▸ Data supplied:
Begin
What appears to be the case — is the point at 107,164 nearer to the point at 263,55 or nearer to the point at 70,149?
End
Begin
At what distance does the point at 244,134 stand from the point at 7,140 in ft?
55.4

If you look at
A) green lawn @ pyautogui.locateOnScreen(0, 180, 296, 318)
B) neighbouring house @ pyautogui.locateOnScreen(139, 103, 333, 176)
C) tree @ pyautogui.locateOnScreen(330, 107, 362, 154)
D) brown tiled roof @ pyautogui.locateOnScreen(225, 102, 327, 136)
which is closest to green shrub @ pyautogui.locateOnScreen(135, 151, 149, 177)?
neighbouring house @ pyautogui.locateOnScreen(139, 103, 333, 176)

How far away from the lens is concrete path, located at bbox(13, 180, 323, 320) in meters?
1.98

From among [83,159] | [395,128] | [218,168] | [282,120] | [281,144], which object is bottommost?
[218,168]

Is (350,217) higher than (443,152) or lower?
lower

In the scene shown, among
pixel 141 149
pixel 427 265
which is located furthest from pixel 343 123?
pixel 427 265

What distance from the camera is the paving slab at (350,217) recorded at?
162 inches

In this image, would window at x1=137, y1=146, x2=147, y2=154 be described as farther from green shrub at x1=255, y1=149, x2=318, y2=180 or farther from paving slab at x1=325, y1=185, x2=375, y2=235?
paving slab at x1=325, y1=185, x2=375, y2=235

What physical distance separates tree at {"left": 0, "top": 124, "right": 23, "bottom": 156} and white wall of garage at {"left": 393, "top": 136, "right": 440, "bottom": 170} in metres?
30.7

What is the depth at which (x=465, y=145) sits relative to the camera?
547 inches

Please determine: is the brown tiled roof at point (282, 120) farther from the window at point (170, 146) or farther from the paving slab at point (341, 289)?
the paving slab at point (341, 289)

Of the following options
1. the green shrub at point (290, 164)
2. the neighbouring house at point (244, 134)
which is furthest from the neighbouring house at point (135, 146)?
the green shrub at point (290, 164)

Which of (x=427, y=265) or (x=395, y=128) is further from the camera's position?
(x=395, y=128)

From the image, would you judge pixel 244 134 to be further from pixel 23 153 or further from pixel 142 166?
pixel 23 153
End
▸ Aim of the exercise:
Copy out the rows from the line containing "If you look at" through the line containing "D) brown tiled", reproducing each one verbatim.

▸ The solution:
If you look at
A) green lawn @ pyautogui.locateOnScreen(0, 180, 296, 318)
B) neighbouring house @ pyautogui.locateOnScreen(139, 103, 333, 176)
C) tree @ pyautogui.locateOnScreen(330, 107, 362, 154)
D) brown tiled roof @ pyautogui.locateOnScreen(225, 102, 327, 136)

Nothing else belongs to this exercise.